Como professor de Antropologia Filosófica,
tenho feito um percurso árduo e academicamente exigente com os alunos, buscando
os fundamentos ontológicos do valor e da dignidade humana, amparado por
pensadores da tradição filosófica de cunho personalista. Apesar da complexidade
do tema em questão, todo o esforço reflexivo aponta para uma constatação
filosófica básica e racionalmente aceitável: a dignidade humana se fundamenta
na própria estrutura constitutiva da pessoa humana, é algo inerente à sua
própria condição. É em virtude daquilo que diferencia substancialmente a pessoa
humana dos demais seres, ou seja, a sua racionalidade, liberdade,
interioridade, abertura, consciência, que podemos afirmar que ela possui
ontologicamente valor e dignidade. Toda pessoa humana, independentemente do
contexto cultural, social, histórico e existencial na qual está inserida, pelo
simples fato de ser pessoa humana, já é ser de dignidade e de valor. Assim como
não existe mais pessoa ou menos pessoa, também não existe algum ser humano que
tenha mais ou menos dignidade. Ser pessoa humana é ter dignidade.
Quando uma pessoa humana é
desrespeitada nos seus direitos, explorada, escravizada, injustiçada,
desvalorizada ou discriminada, como é o caso da vítima do tráfico humano, isso
não significa que perdeu a sua dignidade e o seu valor, na verdade, eles não
foram reconhecidos, não foram respeitados, mas ela continua ser de dignidade e
de valor. A dignidade humana “não é uma realidade concedida por alguém ou por
alguma instituição, seja ela civil ou religiosa. É uma realidade que deve ser
reconhecida e respeitada.

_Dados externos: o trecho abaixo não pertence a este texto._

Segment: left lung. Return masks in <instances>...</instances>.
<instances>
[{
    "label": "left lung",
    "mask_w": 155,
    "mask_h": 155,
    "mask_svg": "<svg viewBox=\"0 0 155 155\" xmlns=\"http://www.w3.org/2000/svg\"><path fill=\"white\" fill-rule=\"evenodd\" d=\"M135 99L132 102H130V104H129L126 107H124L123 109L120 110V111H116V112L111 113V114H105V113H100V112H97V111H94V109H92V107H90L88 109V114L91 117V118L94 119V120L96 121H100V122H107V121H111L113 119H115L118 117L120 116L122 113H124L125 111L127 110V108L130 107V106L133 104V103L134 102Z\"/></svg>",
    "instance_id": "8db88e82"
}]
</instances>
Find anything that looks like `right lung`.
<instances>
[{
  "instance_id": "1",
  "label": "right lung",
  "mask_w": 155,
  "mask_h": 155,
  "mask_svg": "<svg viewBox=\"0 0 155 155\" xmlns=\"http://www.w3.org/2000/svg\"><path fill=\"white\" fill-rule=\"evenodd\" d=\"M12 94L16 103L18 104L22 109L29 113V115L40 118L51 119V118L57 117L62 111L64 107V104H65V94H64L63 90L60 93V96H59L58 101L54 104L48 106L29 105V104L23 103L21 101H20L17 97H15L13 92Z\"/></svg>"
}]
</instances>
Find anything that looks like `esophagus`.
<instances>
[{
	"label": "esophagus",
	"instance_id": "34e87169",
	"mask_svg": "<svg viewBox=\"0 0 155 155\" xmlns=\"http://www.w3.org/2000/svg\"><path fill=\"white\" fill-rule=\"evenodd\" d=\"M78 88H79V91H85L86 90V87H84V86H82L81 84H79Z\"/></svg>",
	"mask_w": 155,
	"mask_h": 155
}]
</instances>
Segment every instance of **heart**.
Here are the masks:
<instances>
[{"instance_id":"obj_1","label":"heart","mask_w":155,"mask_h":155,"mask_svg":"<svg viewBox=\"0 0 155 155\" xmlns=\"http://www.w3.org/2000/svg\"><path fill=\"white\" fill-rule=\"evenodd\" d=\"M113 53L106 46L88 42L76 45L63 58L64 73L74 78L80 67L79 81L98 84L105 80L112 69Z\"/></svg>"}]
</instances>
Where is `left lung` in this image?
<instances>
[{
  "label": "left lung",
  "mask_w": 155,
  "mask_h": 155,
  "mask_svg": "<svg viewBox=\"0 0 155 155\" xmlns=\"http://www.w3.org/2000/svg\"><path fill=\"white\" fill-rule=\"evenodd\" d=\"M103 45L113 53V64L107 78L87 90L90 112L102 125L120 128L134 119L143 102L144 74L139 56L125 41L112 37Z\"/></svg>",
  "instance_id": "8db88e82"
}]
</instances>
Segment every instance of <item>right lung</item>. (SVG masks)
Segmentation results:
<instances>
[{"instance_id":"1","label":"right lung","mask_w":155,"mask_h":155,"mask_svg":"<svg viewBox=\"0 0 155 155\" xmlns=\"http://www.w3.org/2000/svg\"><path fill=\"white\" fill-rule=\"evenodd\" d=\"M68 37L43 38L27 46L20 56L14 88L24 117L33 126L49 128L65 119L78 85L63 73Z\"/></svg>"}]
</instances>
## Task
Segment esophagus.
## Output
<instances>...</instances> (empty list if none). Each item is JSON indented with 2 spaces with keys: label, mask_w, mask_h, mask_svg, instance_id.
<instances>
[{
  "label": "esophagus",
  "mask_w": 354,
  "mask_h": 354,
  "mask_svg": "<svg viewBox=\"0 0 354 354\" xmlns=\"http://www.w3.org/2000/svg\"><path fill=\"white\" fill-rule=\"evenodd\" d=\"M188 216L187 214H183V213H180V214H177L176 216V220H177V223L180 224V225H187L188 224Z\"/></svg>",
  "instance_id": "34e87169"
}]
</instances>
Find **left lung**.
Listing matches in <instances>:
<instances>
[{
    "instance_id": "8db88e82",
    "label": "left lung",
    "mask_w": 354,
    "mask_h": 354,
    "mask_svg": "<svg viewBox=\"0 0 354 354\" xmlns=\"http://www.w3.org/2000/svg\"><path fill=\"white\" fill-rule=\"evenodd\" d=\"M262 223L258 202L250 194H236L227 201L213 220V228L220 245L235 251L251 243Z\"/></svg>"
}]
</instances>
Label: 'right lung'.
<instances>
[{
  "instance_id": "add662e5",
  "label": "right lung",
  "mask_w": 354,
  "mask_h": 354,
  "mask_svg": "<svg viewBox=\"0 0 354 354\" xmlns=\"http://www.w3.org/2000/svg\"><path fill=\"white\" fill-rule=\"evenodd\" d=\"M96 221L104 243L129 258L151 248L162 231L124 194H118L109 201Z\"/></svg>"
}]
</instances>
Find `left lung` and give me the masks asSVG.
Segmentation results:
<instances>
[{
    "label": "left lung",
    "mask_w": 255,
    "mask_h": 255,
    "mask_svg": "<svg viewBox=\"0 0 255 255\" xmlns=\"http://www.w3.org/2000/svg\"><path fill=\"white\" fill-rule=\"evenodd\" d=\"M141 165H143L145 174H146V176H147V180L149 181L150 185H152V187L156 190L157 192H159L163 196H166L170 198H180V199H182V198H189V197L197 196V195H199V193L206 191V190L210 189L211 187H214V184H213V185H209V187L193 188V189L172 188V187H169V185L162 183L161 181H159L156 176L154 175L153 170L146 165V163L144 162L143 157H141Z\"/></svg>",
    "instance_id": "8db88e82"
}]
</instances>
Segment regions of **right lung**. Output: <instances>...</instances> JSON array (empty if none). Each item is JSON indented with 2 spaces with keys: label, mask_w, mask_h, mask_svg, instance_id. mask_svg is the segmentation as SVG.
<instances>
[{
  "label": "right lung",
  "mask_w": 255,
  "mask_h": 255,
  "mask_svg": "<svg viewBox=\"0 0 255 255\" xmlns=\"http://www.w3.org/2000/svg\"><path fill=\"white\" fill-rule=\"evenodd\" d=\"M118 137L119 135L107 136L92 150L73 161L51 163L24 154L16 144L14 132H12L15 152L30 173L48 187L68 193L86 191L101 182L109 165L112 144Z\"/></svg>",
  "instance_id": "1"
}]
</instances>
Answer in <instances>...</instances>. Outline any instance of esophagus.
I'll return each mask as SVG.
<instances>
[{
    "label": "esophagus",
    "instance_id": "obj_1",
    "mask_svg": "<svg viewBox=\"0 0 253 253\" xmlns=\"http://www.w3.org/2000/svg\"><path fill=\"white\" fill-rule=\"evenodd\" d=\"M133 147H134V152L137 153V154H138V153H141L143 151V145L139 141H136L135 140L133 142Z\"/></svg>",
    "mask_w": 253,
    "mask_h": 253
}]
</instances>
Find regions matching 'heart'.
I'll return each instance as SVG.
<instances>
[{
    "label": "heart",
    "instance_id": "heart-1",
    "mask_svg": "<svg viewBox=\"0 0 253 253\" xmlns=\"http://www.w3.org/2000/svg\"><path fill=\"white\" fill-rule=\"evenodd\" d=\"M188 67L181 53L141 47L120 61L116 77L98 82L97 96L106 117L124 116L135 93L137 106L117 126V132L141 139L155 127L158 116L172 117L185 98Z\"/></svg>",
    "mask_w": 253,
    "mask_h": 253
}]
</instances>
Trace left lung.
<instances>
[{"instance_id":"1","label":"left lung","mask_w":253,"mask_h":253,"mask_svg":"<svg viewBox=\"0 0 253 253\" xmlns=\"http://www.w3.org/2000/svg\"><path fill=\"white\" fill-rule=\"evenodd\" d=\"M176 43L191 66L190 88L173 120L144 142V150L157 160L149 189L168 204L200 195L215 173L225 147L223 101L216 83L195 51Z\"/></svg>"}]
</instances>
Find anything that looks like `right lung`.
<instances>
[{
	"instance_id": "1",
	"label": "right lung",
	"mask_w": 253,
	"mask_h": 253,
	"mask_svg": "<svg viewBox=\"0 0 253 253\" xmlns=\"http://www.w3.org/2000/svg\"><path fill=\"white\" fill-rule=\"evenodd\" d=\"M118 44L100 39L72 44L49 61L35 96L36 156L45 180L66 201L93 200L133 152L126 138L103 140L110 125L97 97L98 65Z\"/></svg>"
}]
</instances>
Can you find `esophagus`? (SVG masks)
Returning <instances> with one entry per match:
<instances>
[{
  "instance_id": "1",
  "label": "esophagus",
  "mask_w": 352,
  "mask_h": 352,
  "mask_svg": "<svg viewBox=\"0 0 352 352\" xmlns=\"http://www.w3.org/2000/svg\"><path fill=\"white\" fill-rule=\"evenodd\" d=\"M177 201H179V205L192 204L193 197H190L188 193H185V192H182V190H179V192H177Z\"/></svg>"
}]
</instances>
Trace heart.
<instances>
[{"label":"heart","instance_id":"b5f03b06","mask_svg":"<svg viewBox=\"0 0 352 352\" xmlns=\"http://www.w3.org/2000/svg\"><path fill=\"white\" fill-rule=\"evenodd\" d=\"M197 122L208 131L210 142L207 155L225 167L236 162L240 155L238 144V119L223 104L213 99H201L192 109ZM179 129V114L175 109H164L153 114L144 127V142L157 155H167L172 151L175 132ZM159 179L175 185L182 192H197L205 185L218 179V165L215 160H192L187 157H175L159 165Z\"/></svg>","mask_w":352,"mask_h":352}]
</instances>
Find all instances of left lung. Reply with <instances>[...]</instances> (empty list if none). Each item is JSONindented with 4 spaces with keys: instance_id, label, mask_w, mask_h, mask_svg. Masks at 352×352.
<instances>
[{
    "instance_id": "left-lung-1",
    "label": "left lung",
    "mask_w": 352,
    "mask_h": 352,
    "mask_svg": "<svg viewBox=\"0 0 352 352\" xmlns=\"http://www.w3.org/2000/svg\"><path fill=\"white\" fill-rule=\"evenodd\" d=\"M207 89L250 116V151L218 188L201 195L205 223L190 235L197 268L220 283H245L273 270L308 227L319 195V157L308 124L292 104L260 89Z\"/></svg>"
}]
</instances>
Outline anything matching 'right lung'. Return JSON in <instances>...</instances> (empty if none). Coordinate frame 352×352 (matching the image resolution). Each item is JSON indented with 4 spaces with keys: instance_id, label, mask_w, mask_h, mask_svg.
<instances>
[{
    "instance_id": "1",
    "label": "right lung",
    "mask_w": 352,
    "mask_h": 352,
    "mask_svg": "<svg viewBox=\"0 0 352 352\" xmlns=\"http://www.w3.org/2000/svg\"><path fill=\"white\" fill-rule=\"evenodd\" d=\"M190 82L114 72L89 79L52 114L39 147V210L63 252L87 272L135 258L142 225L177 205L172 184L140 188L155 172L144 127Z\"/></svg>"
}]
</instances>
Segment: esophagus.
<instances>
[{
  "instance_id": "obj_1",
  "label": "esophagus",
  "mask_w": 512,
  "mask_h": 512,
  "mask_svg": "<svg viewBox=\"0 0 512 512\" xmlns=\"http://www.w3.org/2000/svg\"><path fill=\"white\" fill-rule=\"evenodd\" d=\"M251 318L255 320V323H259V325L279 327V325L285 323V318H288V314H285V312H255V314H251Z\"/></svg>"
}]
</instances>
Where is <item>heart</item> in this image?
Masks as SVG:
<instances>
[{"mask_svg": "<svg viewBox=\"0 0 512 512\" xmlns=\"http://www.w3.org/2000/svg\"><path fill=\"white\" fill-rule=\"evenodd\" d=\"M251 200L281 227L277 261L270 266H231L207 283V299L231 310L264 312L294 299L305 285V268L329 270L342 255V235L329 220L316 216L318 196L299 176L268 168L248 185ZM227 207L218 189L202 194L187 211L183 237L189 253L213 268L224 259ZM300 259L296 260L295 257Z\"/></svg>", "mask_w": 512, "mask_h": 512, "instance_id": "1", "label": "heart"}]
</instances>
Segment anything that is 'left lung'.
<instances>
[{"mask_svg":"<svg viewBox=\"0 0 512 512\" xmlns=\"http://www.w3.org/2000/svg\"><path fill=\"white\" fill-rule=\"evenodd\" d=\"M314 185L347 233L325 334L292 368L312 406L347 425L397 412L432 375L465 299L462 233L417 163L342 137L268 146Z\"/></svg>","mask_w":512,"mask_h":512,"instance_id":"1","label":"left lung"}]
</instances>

Pode-se violar, vilipendiar, agredir, atentar contra
a dignidade da pessoa humana, mas não roubá-la ou aniquilá-la. Pode-se
reconhecê-la e valorizá-la, mas não concedê-la” (SILVA, Edmar José. Provocações éticas. 2ª ed., Mariana: ed.
Dom Viçoso, 2014, p. 74). A pessoa humana
possui um valor intrínseco, imanente, que advém da sua própria essência ou
natureza. Portanto, ninguém ou nenhuma realidade extrínseca pode roubar ou
aniquilar o seu valor e a sua dignidade. Afirmar que uma pessoa perde a
dignidade por ser vítima de uma situação social degradante é oferecer munição
ideológica para os insensíveis oportunistas que desejam explorá-la ainda mais.
É também um perigo, pois pode levar a uma postura objetivante nas relações
intersubjetivas.
A reflexão feita até o momento é de
cunho filosófico, mas as afirmações contidas no hino e no texto base da CF 2014
merecem também uma consideração na perspectiva teológica. Na Constituição Pastoral Gaudium et Spes, na
parte I, no capítulo I, no número 12, os padres conciliares evidenciam que a
dignidade humana reside no fato do ser humano ter sido criado à imagem e
semelhança de Deus, capaz de conhecer e amar seu criador e estabelecer comunhão
fraterna. Portanto, é algo estrutural, dado por Deus, faz parte da condição não
somente criatural, mas também filial do ser humano. Também no Catecismo da
Igreja Católica, no número 358, encontramos a afirmação: “A dignidade da pessoa
humana radica na criação à imagem e semelhança de Deus”. O próprio texto base
reconhece que a dignidade humana é uma “qualidade intrínseca e inseparável de
todo e qualquer ser humano. Todo indivíduo tem a dignidade de ser pessoa humana
somente pelo fato de existir” (Texto-base, nº 228). A partir destes textos do magistério, podemos
afirmar categoricamente que a dignidade e o valor do ser humano são
intrínsecos, conaturais à sua condição, foram concedidos por Deus no ato da
criação. Portanto, afirmar que uma pessoa humana perde o seu valor e a sua
dignidade ou que estas realidades são aniquiladas por causa da exploração a que
está submetida, significa afirmar que em virtude de fatores extrínsecos, a
pessoa humana deixa de ser criatura especial, perde a sua condição e o seu
estatuto ontológico de filho (a) de Deus, o que teologicamente é um absurdo.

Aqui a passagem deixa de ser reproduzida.